---- Text provided
Cllr Coleman also called on Mr Hancock to reimburse the £10m costs of the service to the CCG and provide funding to meet the full deficit in 2020/21 and beyond.

He said: ‘GPs in H&F also tell me they are losing their healthier patients to Babylon, which reduces the income they have to treat patients with higher needs. This may eventually force GP closures and become a problem across the country.

‘It is simply unfair that a single CCG in a west London borough with high levels of child poverty should be required to meet these costs, and that health services for H&F residents should be threatened, just because Babylon GP at Hand is based in a GP practice in Fulham.’

Responding to his letter, Ms Kennedy said: ‘With respect to £10m overspend that the CCG has reported in 2018/19, NHS England would have to look at any overspend in more detail and at the CCG’s final annual accounts to better understand the precise finances and financial impact of any changes within the borough.

‘NHS England does not believe that Hammersmith and Fulham CCG has had to scale back services because of the extra financial burden of GP at Hand registrations.’

A Babylon spokesperson said: ‘We want to make it easier for patients to see a GP so this issue between Hammersmith and Fulham CCG and NHS England needs to be resolved, but in the meantime the needs of patients have to be put first. People have the right to choose their NHS GP practice and nearly 50,000 have chosen Babylon GP at Hand because they want to have fast and easy access to a GP.
--------
---- Record excerpts
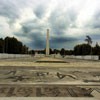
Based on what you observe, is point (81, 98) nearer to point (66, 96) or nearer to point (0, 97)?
point (66, 96)

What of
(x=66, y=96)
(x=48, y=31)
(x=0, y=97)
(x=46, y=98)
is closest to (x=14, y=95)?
(x=0, y=97)

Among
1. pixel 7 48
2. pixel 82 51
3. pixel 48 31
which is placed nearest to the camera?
pixel 48 31

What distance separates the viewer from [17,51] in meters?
148

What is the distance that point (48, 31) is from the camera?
260ft

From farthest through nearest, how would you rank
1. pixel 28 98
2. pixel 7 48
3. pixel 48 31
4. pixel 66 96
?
pixel 7 48 → pixel 48 31 → pixel 66 96 → pixel 28 98

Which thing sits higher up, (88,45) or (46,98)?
(88,45)

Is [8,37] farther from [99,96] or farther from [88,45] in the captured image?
[99,96]

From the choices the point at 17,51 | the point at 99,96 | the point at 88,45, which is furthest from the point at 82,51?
the point at 99,96

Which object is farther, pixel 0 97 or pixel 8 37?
pixel 8 37

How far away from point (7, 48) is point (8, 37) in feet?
28.4

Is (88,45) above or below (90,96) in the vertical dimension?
above

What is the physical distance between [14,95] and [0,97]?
2.04 ft

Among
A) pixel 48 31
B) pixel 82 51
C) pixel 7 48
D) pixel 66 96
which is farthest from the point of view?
pixel 82 51

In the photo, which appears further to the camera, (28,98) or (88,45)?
(88,45)
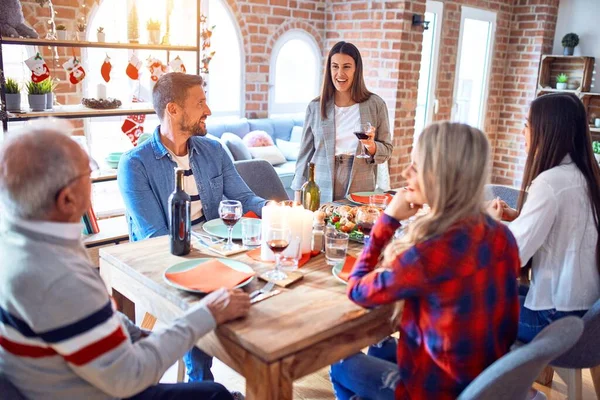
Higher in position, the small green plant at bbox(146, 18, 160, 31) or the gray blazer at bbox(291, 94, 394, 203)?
the small green plant at bbox(146, 18, 160, 31)

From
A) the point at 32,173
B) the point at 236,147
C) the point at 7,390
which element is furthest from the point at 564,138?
the point at 236,147

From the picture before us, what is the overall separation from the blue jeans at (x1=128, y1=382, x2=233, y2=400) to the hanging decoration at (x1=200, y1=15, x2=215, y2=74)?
364cm

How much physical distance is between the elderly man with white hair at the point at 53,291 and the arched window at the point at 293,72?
14.6ft

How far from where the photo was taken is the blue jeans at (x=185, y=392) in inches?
55.0

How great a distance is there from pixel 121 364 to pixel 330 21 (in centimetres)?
504

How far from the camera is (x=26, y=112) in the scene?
10.3ft

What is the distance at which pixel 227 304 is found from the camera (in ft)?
4.31

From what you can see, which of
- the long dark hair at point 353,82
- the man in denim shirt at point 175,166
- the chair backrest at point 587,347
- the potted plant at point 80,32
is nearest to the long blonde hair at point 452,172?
the chair backrest at point 587,347

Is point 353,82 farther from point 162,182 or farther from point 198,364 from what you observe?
point 198,364

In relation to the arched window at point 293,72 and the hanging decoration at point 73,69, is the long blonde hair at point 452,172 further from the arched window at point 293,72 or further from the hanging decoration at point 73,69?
the arched window at point 293,72

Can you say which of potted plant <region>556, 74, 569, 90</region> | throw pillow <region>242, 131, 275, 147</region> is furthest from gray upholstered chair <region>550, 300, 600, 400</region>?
potted plant <region>556, 74, 569, 90</region>

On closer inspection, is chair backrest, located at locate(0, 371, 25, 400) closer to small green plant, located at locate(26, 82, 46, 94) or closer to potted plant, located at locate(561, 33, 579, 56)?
small green plant, located at locate(26, 82, 46, 94)

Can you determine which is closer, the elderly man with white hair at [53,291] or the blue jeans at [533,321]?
Answer: the elderly man with white hair at [53,291]

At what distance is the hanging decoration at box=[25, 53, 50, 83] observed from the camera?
10.4ft
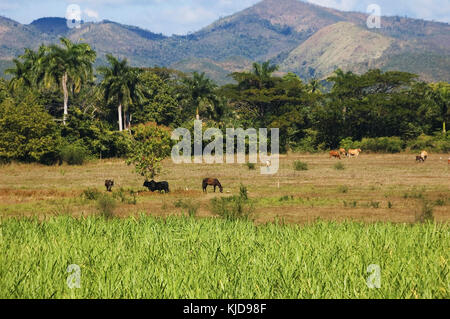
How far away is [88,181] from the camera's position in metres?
36.7

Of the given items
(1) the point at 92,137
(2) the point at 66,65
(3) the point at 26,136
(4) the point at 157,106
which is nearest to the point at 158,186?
(3) the point at 26,136

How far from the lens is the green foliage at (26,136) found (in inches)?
1950

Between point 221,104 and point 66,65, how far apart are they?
23.2 meters

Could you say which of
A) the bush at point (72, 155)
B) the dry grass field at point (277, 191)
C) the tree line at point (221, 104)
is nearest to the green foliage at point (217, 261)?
the dry grass field at point (277, 191)

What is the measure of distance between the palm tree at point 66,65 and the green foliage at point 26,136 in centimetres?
673

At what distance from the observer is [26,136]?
51031 mm

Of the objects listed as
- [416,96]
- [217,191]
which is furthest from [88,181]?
[416,96]

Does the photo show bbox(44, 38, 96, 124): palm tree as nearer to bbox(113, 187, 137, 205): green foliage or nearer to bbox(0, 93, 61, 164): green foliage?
bbox(0, 93, 61, 164): green foliage

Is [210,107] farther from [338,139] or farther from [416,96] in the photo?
[416,96]

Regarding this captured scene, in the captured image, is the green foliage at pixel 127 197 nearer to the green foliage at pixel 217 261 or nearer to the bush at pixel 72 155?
the green foliage at pixel 217 261

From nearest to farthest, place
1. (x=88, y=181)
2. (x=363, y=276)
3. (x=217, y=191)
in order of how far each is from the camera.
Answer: (x=363, y=276)
(x=217, y=191)
(x=88, y=181)

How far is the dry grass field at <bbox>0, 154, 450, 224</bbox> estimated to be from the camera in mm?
21656

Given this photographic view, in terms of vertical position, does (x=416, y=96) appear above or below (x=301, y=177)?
above

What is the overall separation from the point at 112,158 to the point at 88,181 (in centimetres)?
2172
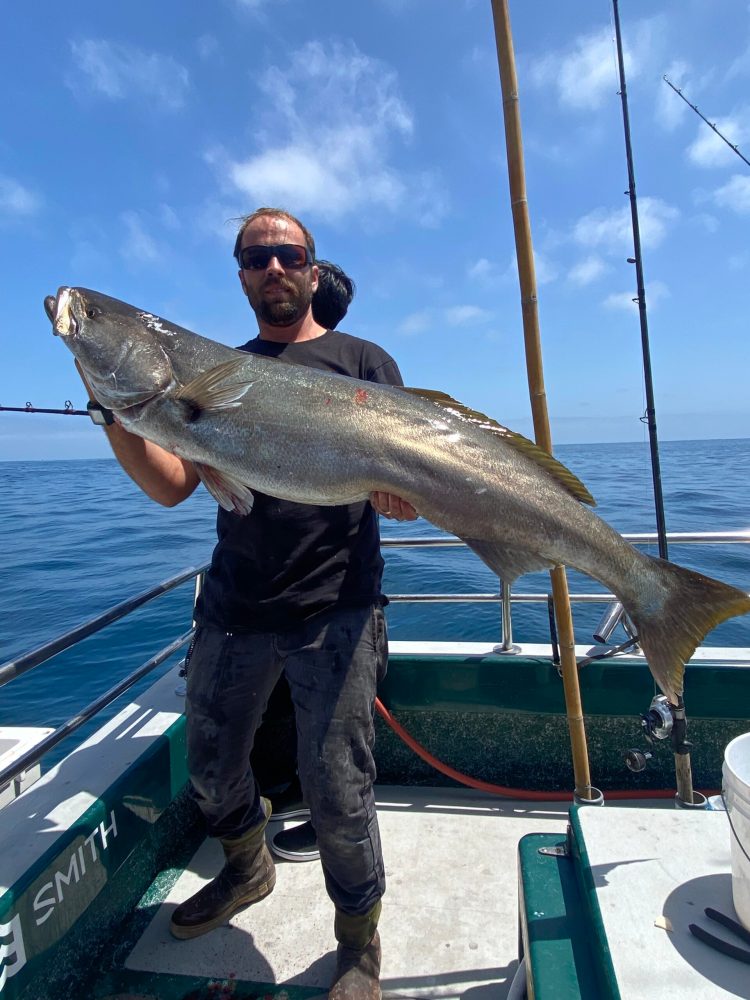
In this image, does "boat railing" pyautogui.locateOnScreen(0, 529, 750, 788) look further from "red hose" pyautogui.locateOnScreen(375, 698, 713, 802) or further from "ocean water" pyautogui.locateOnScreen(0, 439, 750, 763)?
"ocean water" pyautogui.locateOnScreen(0, 439, 750, 763)

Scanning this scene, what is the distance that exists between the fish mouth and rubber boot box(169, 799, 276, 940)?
2.51m

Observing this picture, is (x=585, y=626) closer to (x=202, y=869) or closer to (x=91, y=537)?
(x=202, y=869)

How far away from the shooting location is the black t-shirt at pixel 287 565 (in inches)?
108

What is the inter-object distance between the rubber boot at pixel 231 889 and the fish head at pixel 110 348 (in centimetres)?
218

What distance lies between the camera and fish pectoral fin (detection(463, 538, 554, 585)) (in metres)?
2.74

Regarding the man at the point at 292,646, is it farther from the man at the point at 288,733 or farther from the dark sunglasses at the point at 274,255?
the man at the point at 288,733

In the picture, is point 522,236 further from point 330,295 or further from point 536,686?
point 536,686

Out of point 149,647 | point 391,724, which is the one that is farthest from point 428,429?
point 149,647

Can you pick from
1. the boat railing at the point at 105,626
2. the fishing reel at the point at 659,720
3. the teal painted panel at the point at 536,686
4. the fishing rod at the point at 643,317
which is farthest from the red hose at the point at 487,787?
the fishing rod at the point at 643,317

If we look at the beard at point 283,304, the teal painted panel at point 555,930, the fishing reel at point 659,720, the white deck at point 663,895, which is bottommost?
the teal painted panel at point 555,930

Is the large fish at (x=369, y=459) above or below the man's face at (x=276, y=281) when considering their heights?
below

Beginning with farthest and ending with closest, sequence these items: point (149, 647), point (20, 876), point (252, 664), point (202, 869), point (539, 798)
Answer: point (149, 647) → point (539, 798) → point (202, 869) → point (252, 664) → point (20, 876)

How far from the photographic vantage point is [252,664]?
283 centimetres

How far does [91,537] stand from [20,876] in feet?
56.8
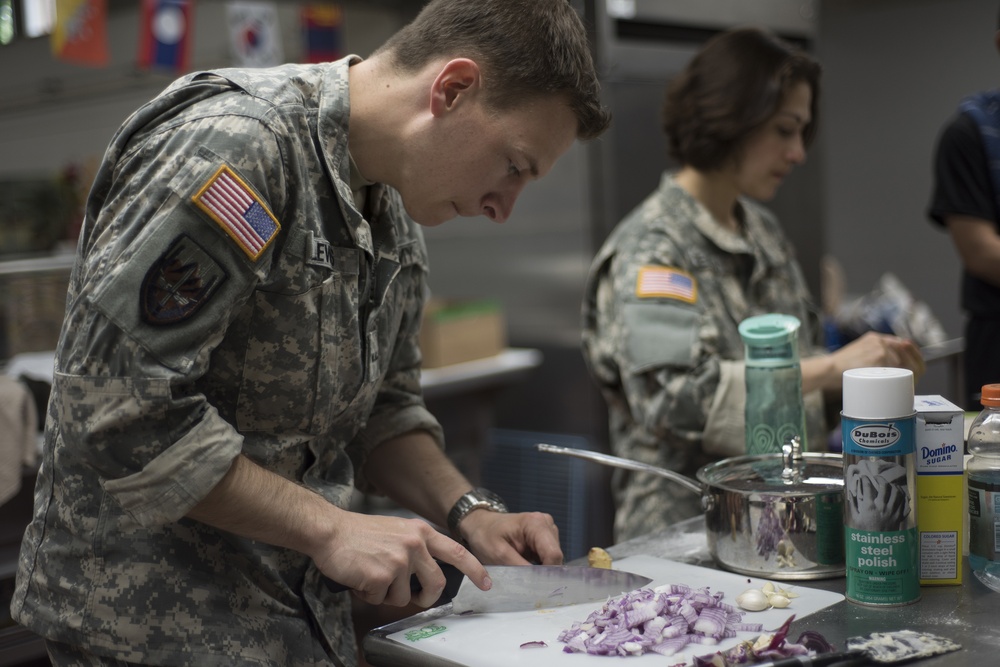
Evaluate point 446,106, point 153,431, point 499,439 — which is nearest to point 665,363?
point 446,106

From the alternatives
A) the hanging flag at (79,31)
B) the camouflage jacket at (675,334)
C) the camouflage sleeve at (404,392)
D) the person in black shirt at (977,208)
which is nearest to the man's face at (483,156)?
the camouflage sleeve at (404,392)

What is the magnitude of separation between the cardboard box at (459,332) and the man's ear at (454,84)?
236 centimetres

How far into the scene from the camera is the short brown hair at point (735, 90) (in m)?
2.05

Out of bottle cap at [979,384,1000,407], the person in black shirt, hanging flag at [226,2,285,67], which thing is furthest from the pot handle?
hanging flag at [226,2,285,67]

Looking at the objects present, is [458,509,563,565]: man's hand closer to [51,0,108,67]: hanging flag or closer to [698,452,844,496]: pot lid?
[698,452,844,496]: pot lid

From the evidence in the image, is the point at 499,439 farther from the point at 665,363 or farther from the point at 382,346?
the point at 382,346

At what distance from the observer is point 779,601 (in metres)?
1.14

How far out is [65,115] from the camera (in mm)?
5051

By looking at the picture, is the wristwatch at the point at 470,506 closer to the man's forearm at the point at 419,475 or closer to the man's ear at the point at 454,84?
the man's forearm at the point at 419,475

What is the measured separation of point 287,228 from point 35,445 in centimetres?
162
--------
Tasks to carry out –
(a) Answer these questions from the text on Babylon GP at Hand:
(i) What amount does Cllr Coleman want Mr Hancock to reimburse to the CCG?
(ii) Where does Cllr Coleman say Babylon GP at Hand is based?
(iii) According to the Babylon spokesperson, how many people have chosen Babylon GP at Hand?
(b) Repeat the passage of the text on Babylon GP at Hand that opens with the words containing "He said: ‘GPs" and closes with "across the country.", swapping "healthier patients" for "younger patients".

List of solutions –
(a)
(i) £10m, the costs of the service.
(ii) In a GP practice in Fulham.
(iii) Nearly 50,000.

(b)
He said: ‘GPs in H&F also tell me they are losing their younger patients to Babylon, which reduces the income they have to treat patients with higher needs. This may eventually force GP closures and become a problem across the country.